В эту минуту ему представилась Аллочка, ее необъяснимое самоубийство и ее муж с прямым пробором до самого затылка, его медно-красные волосы, его пенсне со стеклами без ободков, его римский нос питерского красавчика.
– Представь себе, Саша, – сказал Михаил Никанорович с тяжелой одышкой, – совсем недавно я встретил этого типа – и где же, ты думаешь? На бульваре возле «Отрады». Каким образом уцелел и как он очутился в Одессе – непонятно. Он шел хромая, старый, седой, опустившийся, одетый в какое-то старье. Но я его узнал, остановил и сказал: «Здравствуйте, фон Воюцкий». Он посмотрел на меня и тоже узнал. У него на продавленном носу сидело все то же пенсне со стеклами без ободков. Одно стекло было с трещиной. Он сердито, но испуганно посмотрел на меня и сказал ворчливо: «Не фон, не фон, а просто Воюцкий. Никакого фона больше нет». С этими словами он повернулся ко мне потертой спиной и заковылял дальше, опираясь на палку с резиновым наконечником. Кажется, у него уже начиналась перемежающаяся хромота. Несчастная Аллочка!…
Семья старшего Синайского, Никанора Никаноровича, была зажиточна, даже богата, но вдруг обеднела, стала почти нищей по причине тяжелой болезни, а вскоре и смерти Никанора Никаноровича.
…Госпитальная стена все продолжалась и продолжалась, бесконечно длинная, как бы ведя двоюродных братьев в туманное прошлое, в то тягостное время, когда семье Никанора Никаноровича пришлось расстаться с большой казенной квартирой. Их переселили в маленькую темную квартирку рядом с подворотней.

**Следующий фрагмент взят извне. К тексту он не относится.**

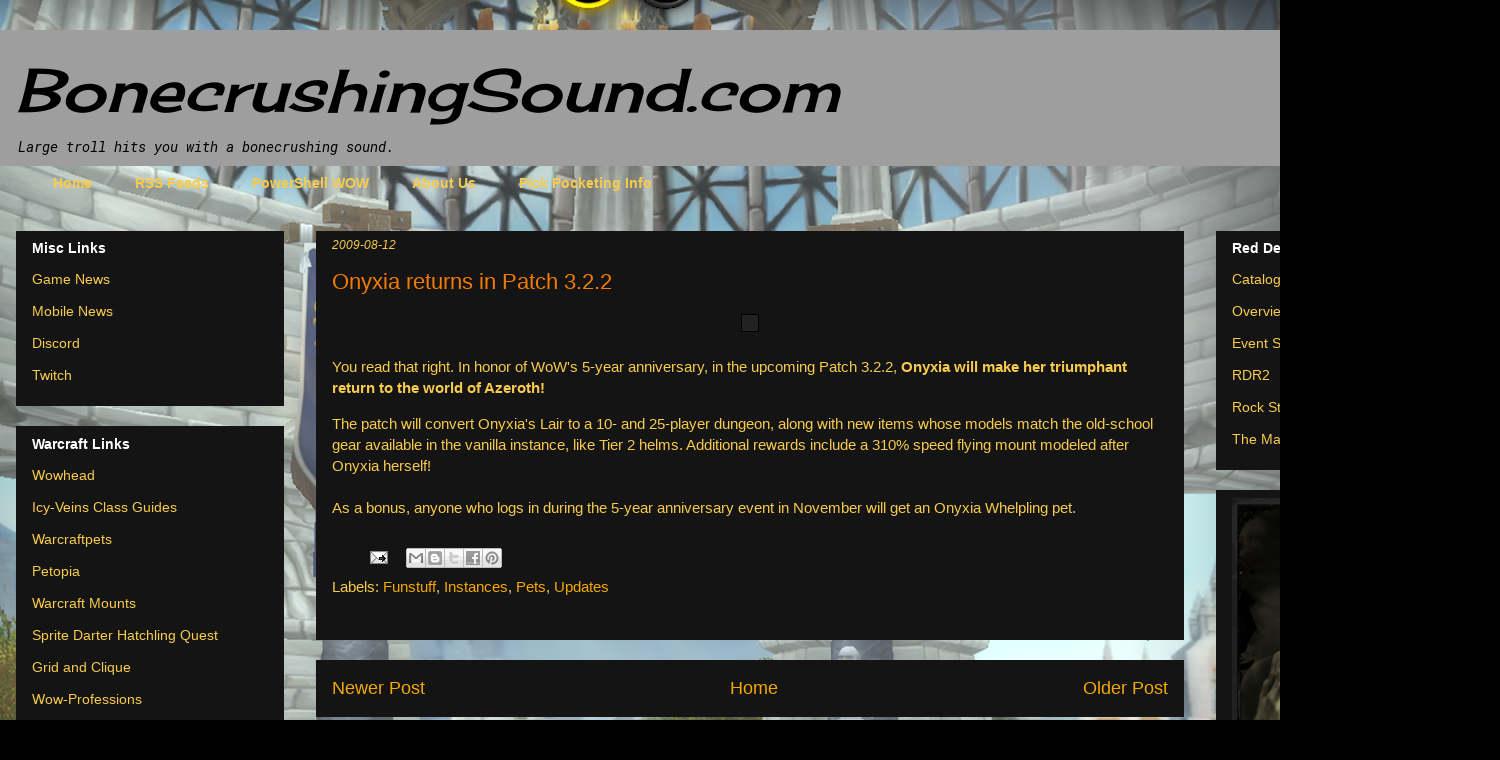

--- FILE ---
content_type: text/html; charset=utf-8
request_url: https://www.google.com/recaptcha/api2/aframe
body_size: 268
content:
<!DOCTYPE HTML><html><head><meta http-equiv="content-type" content="text/html; charset=UTF-8"></head><body><script nonce="0ZiZ9qSnPRgAlT69BAX4zg">/** Anti-fraud and anti-abuse applications only. See google.com/recaptcha */ try{var clients={'sodar':'https://pagead2.googlesyndication.com/pagead/sodar?'};window.addEventListener("message",function(a){try{if(a.source===window.parent){var b=JSON.parse(a.data);var c=clients[b['id']];if(c){var d=document.createElement('img');d.src=c+b['params']+'&rc='+(localStorage.getItem("rc::a")?sessionStorage.getItem("rc::b"):"");window.document.body.appendChild(d);sessionStorage.setItem("rc::e",parseInt(sessionStorage.getItem("rc::e")||0)+1);localStorage.setItem("rc::h",'1769140107108');}}}catch(b){}});window.parent.postMessage("_grecaptcha_ready", "*");}catch(b){}</script></body></html>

Тень нищеты, почти всегда связанная с тенью смерти, упала на семейство старшего Синайского. Его кончина не была неожиданностью. Он умирал от паралича, развивавшегося не слишком быстро, как бы даже незаметно. Никанор Никанорович постепенно сходил с ума. И вот в один ужасный день за ним приехала больничная карета-фургон. На глазах у мальчиков два санитара в грубых халатах и солдатских сапогах вынесли полуодетого Никанора Никаноровича из дома на улицу. Старший Синайский порывался вырваться из рук санитаров. У него было истощенное лицо с неряшливой бородой и веселые глаза. Он неестественно странно улыбался блаженной улыбкой, размахивал руками, как бы дирижируя неким церковным хором, и громким голосом пел «Со святыми упокой!».
Уличные прохожие останавливались, глядя на это страшное зрелище.
Невозможно было представить, что еще сравнительно недавно Никанор Никанорович с картами в руках сидел за ломберным столом в форменном сюртуке, в туго накрахмаленной сорочке, в манжетах с золотыми запонками и орденом святой Анны на шее.